Exercise 1 ▸ Can you return the passage on propaganda and the war in Ukraine word for word, from start to finish?
Exercise 2 ▸ Could you output the part of the records that opens with the line containing "How far does" and closes with the last line of the records as a numbered list, including both ends and leaving out blank lines?

** Start Passage **

In dictatorships we are more fortunate than you in the West in one respect. We believe nothing of what we read in the newspapers and nothing of what we watch on television, because we know it’s propaganda and lies. Unlike you in the West, we’ve learned to look behind the propaganda and to read between the lines, and unlike you, we know that the real truth is always subversive. — Zdenek Urbanek
10 MAY—The great Indian prince, Siddhartha Gautama, was not a conformist. The man who would become a Buddha—a fully awakened being—saw through the propaganda of his time and rejected it. He saw through the powerful propaganda of his own ego, thereby liberating himself from the deceitful and seductive narratives that had imprisoned him. The Buddha was in every sense a dissident.
We too must become dissidents—if we wish to wake up.
Right now, the unfortunate and tragic situation in Ukraine could be a cause for waking up. We could seize this as an opportunity to see more clearly, to understand and articulate desperately needed truths, and in that way rescue something meaningful from tragedy. Or, we can slip into a deeper slumber.
From the beginning of Russia’s invasion of Ukraine on 24 February the single most important priority and goal for all of us— every single country or individual that professes to care about Ukrainian lives and sovereignty—should have been, and still ought to be, ending the war as quickly as possible through a negotiated settlement.

** End Passage **
** Start Data lines **

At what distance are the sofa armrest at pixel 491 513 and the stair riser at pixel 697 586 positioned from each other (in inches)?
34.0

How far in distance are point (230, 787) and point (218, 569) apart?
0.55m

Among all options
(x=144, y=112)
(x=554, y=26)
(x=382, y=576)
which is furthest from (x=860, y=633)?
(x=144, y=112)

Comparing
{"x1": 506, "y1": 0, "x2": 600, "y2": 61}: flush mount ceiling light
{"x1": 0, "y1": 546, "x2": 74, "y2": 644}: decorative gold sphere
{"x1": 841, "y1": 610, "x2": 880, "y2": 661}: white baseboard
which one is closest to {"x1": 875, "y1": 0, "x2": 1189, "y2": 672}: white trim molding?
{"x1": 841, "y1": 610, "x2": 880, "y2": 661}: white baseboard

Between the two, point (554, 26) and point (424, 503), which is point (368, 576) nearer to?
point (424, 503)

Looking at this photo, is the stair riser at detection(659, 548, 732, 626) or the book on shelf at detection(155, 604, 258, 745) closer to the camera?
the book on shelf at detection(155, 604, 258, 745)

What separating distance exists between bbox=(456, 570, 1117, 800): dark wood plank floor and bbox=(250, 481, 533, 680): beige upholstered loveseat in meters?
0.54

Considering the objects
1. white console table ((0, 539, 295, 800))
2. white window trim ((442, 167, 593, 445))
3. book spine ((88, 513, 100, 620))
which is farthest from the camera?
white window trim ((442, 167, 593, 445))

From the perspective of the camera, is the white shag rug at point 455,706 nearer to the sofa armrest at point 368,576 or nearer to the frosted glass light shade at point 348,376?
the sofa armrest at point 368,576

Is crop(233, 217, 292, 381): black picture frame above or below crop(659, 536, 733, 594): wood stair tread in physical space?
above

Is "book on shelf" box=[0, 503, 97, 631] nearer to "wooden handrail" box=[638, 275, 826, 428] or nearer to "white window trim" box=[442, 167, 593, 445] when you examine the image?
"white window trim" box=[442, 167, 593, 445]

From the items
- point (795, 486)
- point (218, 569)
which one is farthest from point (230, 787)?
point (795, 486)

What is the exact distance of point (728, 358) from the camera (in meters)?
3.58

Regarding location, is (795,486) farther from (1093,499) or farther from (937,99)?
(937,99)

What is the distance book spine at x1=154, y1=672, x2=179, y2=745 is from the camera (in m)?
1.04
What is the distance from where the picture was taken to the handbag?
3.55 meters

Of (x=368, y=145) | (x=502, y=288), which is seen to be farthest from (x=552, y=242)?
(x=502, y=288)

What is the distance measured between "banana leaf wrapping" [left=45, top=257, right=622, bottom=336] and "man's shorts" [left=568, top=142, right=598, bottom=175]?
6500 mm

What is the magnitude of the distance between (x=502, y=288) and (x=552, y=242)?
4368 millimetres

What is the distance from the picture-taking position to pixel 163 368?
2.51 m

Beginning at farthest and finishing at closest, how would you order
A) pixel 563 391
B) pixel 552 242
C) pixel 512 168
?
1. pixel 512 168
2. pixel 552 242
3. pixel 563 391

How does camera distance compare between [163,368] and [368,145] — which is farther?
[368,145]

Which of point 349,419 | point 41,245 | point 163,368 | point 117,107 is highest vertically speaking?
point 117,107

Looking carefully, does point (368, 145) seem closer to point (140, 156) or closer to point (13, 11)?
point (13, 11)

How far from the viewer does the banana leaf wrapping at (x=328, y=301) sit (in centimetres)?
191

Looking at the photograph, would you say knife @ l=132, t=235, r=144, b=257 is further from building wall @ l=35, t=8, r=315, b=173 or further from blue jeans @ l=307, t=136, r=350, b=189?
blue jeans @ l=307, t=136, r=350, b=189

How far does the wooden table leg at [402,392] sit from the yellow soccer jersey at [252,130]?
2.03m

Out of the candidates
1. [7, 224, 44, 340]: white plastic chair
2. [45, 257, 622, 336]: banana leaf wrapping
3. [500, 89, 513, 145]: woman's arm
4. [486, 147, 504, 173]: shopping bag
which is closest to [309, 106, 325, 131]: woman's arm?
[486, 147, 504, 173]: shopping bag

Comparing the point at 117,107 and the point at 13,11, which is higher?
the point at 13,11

** End Data lines **

Correct output 1 ▸
In dictatorships we are more fortunate than you in the West in one respect. We believe nothing of what we read in the newspapers and nothing of what we watch on television, because we know it’s propaganda and lies. Unlike you in the West, we’ve learned to look behind the propaganda and to read between the lines, and unlike you, we know that the real truth is always subversive. — Zdenek Urbanek
10 MAY—The great Indian prince, Siddhartha Gautama, was not a conformist. The man who would become a Buddha—a fully awakened being—saw through the propaganda of his time and rejected it. He saw through the powerful propaganda of his own ego, thereby liberating himself from the deceitful and seductive narratives that had imprisoned him. The Buddha was in every sense a dissident.
We too must become dissidents—if we wish to wake up.
Right now, the unfortunate and tragic situation in Ukraine could be a cause for waking up. We could seize this as an opportunity to see more clearly, to understand and articulate desperately needed truths, and in that way rescue something meaningful from tragedy. Or, we can slip into a deeper slumber.
From the beginning of Russia’s invasion of Ukraine on 24 February the single most important priority and goal for all of us— every single country or individual that professes to care about Ukrainian lives and sovereignty—should have been, and still ought to be, ending the war as quickly as possible through a negotiated settlement.

Correct output 2 ▸
1. How far does the wooden table leg at [402,392] sit from the yellow soccer jersey at [252,130]?
2. 2.03m
3. Out of the candidates
4. 1. [7, 224, 44, 340]: white plastic chair
5. 2. [45, 257, 622, 336]: banana leaf wrapping
6. 3. [500, 89, 513, 145]: woman's arm
7. 4. [486, 147, 504, 173]: shopping bag
8. which is closest to [309, 106, 325, 131]: woman's arm?
9. [486, 147, 504, 173]: shopping bag
10. Comparing the point at 117,107 and the point at 13,11, which is higher?
11. the point at 13,11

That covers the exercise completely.